Most of the time our itinerary says the name of a place we are staying, like right now we are in Swakopmand Namibia. A couple of nights ago, however, it just said "middle of nowhere" for where we'd be camping. I thought we had been in the middle of nowhere for days already, but no, it turns out that we literally did stay in the middle of nowhere. Any time someone has to "dig the dunny" it's a bit disturbing. It ended up being one of our most fun nights as we all sat around the campfire roasting marshmallows and playing games. Humor transcends our international crowd. 

The most dangerous thing about this trip isn't the rabid wildlife or the threat of cholera. Instead, it's the ideas put in my head by listening to my fellow travelers. I now think it would be a real shame to resettle in the US without first bumming around southeast Asia on a shoestring for a couple months this fall. 
From here we do more bush camping and then two days in Etosha National Park where we'll be enjoying game drives. We have a few more adventures before ending with 3 days in Victoria Falls where I will then fly out of Zimbabwe to Italy. I started off worried that I wouldn't survive three weeks overlanding, but now can tell that these weeks will be a blast, make me a bit tougher and create memories that will last a lifetime. 

Cape Town Capers


Cape Town is a great city, although it felt more like a big European city than an African one. It's a beautiful city built in a bowl surrounded by Table Mountain. The waterfront area reminded me of being at San Francisco's Fisherman's Wharf. There is a lot of activity in preparation for the World Cup which starts in less than 100 days. It's like in those Flip This House episodes where the open house is in 5 hours and you think there's no way the house will be ready - same for the stadium, streets, parking and transportation. I cannot see how it possible that it's all ready come June, but hopefully it will be ready.
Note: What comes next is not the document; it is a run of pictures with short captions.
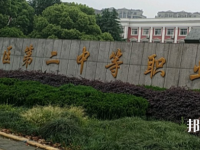 蕭山區(qū)第二中等職業(yè)學(xué)校怎么樣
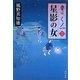 星影の女―妻は、くノ一〈2〉(角川文庫) [文庫]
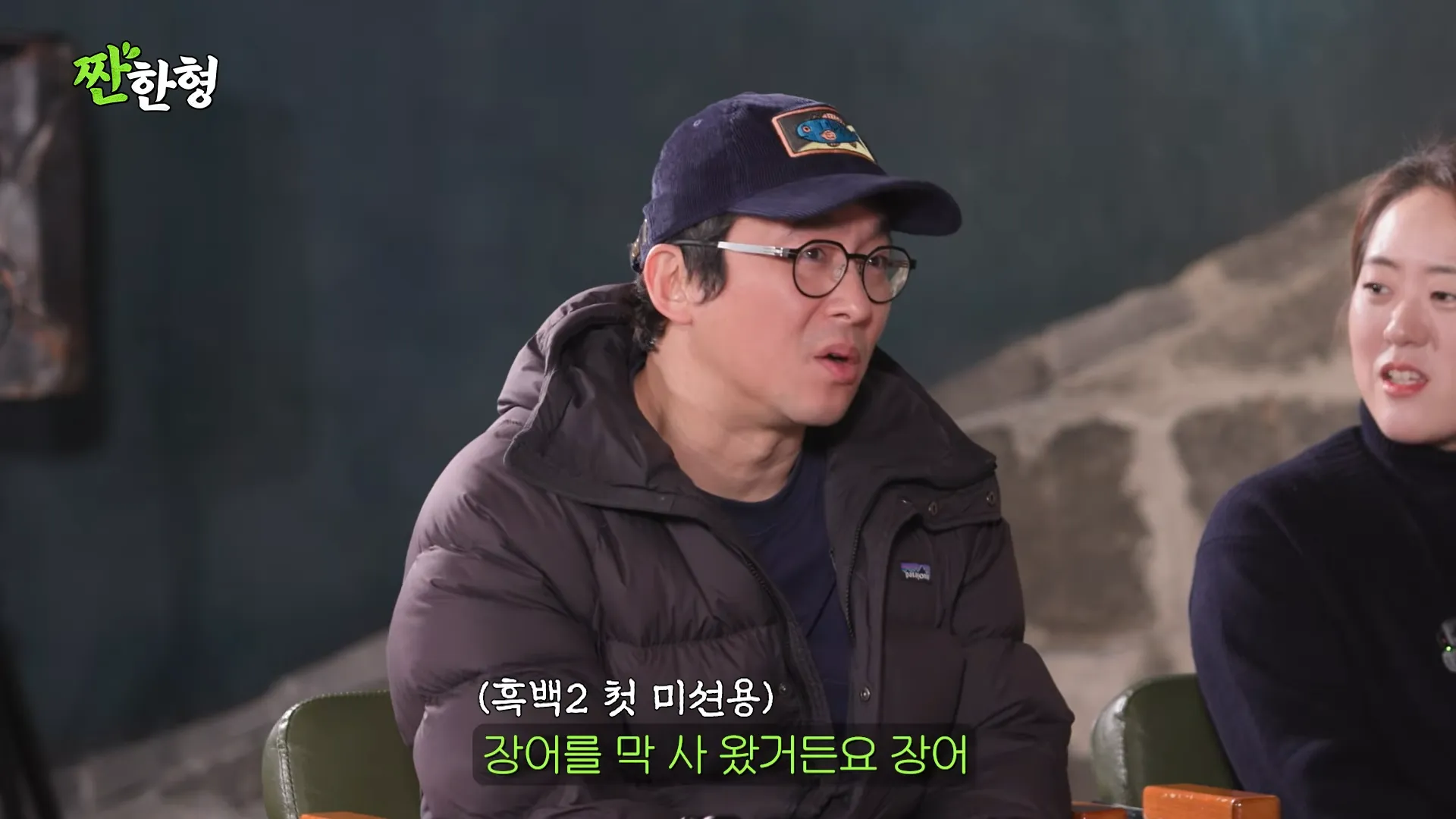 최강록, 짠한형, 신동엽, 윤나라, 술 빚는 윤주모, 비밀, 보안, 흑백요리사2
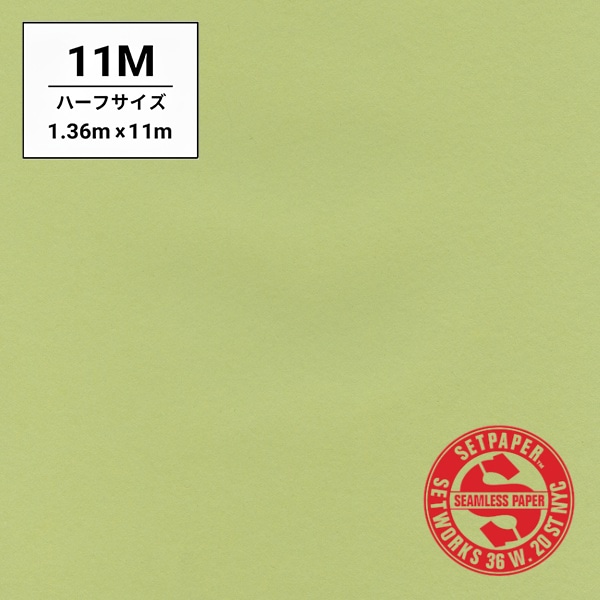 撮影用背景(ペーパー・布他)/背景紙(セットペーパー)/ハーフ 1.36mx11m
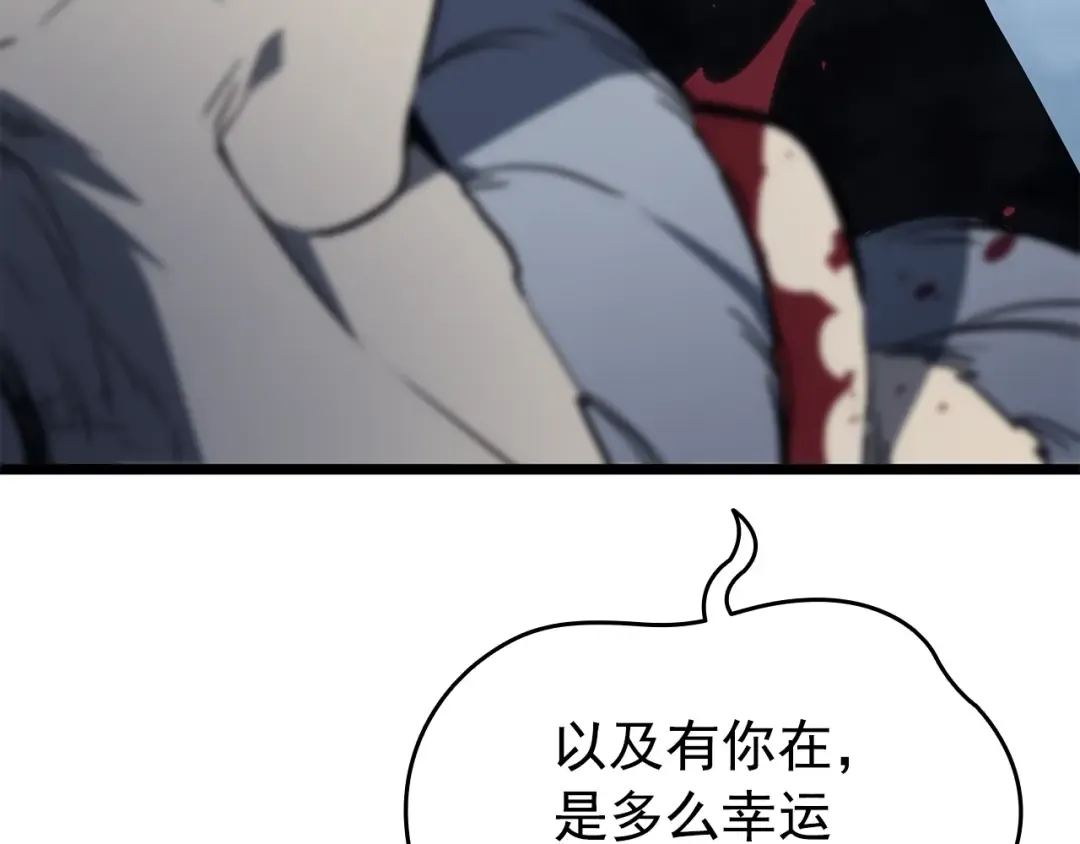 第151话 会长之死 第182页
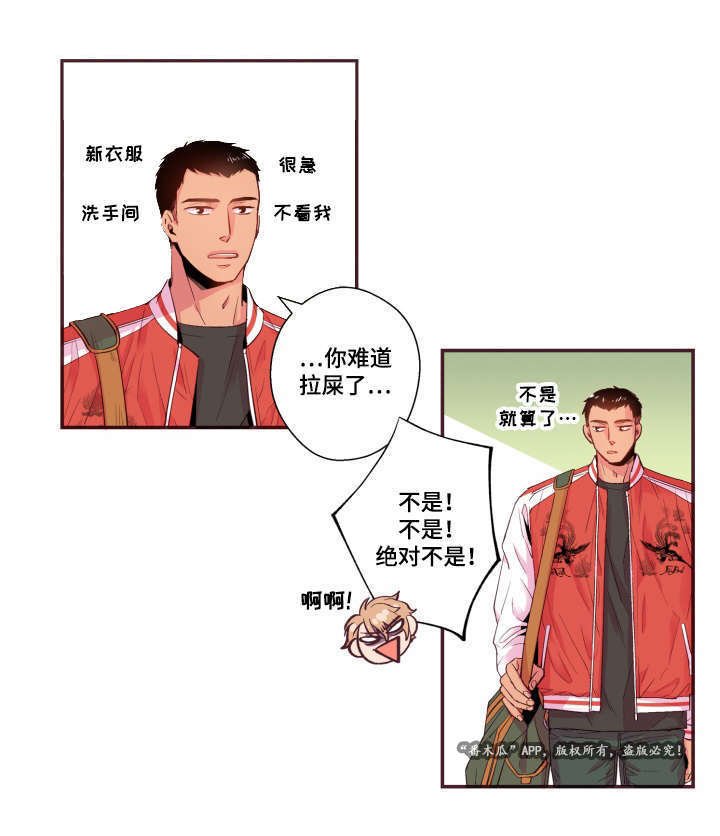 第25章：求助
I was very ignorant of Apartheid prior to going to CT, and what I learned was just appalling. I went to Robbin Island where Nelson Mandela was held in prison and his life there was shocking. I also went to some of the large Townships and I was very impressed with what the government is doing to move people from very sub-standard living to permanent homes. By 2014, there should be no shacks or shanties left in Cape Town. But even then, the scars from Apartheid won't be healed. 

I spent a day visiting the South African winelands which were absolutely beautiful! The wine was smooth and incredibly inexpensive. A NICE bottle of wine could easily be bought for $3. It's too bad I couldn't mail any home. 

I had some worries about my safety being in CT alone, although it turns out I was worried about the wrong kind of carjacker. I was driving down to Cape of Good Hope when the car in front of me paused to snap a pic of a baboon walking along a cliff. Seeing a good photo opp I put my foot on the brake too, only to have the baboon open my back passenger car door and let himself in. He promptly climbed into my front seat and began ransacking my backpack. I was terrified; in trying to get out of the car i forgot I still had my seatbelt on and car in drive and nearly rear-ended the SUV in front of me. There were signs everywhere indicating how dangerous the baboons are, and now here I was outside my car surrounded by baboons, and had a giant one inside my car destroying my things and eating my powerbars. I finally got him outside my car, only he took my backpack with him. It took about 20 minutes to recover my backpack and most of my things, and hours before my frayed nerves were calmed. It was a horrible experience and the signs should be changed to warn that baboons open car doors. 


Here's the baboon contemplating a joyride in my rental car!


I definitely plan to return to Cape Town on a future trip to Africa! 



Cape of Good Hope




I visited one of two natural mainland penguin colonies in the world and the penguins were so much fun to watch!